Task 1: Using the passage on Japan's 1945 surrender below, decide whether each statement agrees with it, and answer yes or no, quoting the deciding words: (a) The Supreme War Council was made up of six ministers. (b) The first atomic bomb was dropped on Nagasaki. (c) Japan's negotiations with the U.S. led to full surrender on the 14th.
Task 2: According to the passage on Japan's 1945 surrender below, who led the three ministers who wanted to keep fighting?
Page excerpt: Begin
How did the world find itself in such a situation that nuclear weapons could be the best hope for its salvation? To find the answer, we have to dig deep into the guts of World War II and the politics of a proud, violent, fascist Japan.
In mid-1945, Japan’s major decisions about war and peace came from the Supreme War Council, a body of six ministers whose hectic meetings controlled the waging of the war and, so, the lives of millions in August of that year. The events proceeded as follows: the first bomb was dropped on Hiroshima on the 6th of August. Information about the damage filtered up to the leadership by the 8th and a meeting was called, but the more militant branches of the government said they were too busy to come and it should be tomorrow. The Soviet invasion of Japanese-occupied Manchuria started in the early minutes of the morning of the 9th, and then Nagasaki was erased later that same day, as the Council sat in their meeting. The day after, Japan began negotiations with the U.S. that would lead to full surrender on the 14th.
There aren’t many first-hand accounts of the decision-making process involved in the surrender – like the Nazis, the fascist Japanese loved burning documents – but the few papers we do have paint a tense and foreboding portrait of the last meetings. Over the last months, the U.S. had taken the near island of Okinawa, huge air raids had razed major cities, and the nation’s resources (food, houses, human beings) had dwindled and burned. Yet despite the dire straits strangling Japan, the Council was in stalemate over whether to accept the terms of the U.S. Potsdam Declaration. Then suddenly, two pacemaker-shattering shocks appeared on each other’s heels – the A-bomb and Stalin’s invasion – adding a new sense of urgency to the search for peace.
On the 9th of August, the six ministers of the Supreme War Council sat down as they had on many other fruitless occasions and debated each other, showing their teeth, not bowing low enough, and rudely spilling tea, which is as close as Japan gets to anarchy. Three of the ministers continued to support surrender and acceptance of current peace terms. Three others, led by the vociferous Minister of War Korechika Anami, wished to continue until the bitter end – or at least until hundreds of thousands of Japanese and American deaths convinced the Allies to pardon Japan’s current rulers and grant them more post-war control. This was the non-surrender party’s goal: to convince the U.S., by means of steadfast resistance, to let them keep running their country into the ground after the war ended.
Page excerpt: End
Provided information: Begin
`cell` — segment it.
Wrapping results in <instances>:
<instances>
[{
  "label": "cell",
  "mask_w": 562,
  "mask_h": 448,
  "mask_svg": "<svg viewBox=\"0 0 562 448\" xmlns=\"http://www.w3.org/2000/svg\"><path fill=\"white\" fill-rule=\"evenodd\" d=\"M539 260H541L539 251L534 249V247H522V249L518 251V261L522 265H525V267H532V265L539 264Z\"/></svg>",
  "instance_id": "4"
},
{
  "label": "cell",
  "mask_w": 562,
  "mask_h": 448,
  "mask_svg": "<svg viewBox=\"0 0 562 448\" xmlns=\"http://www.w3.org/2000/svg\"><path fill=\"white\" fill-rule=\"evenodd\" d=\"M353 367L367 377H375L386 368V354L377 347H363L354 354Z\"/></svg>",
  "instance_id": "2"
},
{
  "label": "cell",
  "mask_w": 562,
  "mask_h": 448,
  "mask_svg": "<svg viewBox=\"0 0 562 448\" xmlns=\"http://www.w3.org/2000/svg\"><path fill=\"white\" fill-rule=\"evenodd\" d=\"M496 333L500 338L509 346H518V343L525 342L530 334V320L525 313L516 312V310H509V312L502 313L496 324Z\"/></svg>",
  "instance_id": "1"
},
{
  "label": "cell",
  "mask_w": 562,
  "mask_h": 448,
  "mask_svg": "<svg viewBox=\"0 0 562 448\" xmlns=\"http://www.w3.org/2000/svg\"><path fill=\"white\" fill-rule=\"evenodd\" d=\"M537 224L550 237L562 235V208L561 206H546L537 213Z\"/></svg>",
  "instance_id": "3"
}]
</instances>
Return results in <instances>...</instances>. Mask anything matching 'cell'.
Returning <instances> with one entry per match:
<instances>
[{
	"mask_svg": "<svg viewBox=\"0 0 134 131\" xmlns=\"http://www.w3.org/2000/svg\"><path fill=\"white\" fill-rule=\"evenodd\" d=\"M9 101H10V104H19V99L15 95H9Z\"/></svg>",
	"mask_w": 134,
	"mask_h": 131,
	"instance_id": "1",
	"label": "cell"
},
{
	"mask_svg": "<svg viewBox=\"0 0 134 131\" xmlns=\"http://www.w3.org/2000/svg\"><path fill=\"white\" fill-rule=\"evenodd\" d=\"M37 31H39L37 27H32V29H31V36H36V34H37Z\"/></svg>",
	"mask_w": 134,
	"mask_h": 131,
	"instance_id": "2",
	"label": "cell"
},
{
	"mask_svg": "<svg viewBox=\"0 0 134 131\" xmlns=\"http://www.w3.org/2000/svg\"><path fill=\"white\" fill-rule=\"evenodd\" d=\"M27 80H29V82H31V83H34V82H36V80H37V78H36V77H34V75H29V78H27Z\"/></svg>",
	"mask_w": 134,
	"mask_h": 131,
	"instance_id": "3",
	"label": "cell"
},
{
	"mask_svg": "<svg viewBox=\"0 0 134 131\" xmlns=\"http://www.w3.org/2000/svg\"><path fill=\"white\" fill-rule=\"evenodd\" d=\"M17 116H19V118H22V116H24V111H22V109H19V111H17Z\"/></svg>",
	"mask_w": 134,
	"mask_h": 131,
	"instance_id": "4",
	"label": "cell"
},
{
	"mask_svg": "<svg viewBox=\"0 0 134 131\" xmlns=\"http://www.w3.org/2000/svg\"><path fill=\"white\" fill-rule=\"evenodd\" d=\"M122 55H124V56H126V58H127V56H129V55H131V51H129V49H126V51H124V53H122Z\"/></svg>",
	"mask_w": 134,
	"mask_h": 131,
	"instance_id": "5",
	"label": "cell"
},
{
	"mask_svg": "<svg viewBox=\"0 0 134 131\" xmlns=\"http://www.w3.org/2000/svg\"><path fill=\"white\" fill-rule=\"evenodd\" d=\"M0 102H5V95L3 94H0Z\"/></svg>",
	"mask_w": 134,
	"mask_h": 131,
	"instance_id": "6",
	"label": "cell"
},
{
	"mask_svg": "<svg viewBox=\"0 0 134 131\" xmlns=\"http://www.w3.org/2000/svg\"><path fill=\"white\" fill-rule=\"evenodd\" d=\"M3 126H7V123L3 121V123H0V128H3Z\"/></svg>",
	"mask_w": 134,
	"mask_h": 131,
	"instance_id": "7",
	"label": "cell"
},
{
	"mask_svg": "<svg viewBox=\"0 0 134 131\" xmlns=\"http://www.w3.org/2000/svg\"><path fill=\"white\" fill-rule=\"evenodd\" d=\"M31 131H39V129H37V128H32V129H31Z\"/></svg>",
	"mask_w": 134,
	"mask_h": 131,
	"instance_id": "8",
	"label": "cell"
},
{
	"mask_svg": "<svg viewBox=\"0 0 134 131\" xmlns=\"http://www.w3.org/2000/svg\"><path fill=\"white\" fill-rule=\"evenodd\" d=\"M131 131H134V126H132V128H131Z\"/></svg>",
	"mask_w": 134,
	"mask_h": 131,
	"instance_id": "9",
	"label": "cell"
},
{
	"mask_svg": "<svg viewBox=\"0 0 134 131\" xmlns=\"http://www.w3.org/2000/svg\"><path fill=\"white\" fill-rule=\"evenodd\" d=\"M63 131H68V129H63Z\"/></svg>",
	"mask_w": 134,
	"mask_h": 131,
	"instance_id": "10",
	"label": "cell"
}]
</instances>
Provided information: End
Result 1:
(a) Yes: "a body of six ministers"
(b) No: "the first bomb was dropped on Hiroshima on the 6th of August"
(c) Yes: "would lead to full surrender on the 14th"

Result 2: Minister of War Korechika Anami led them.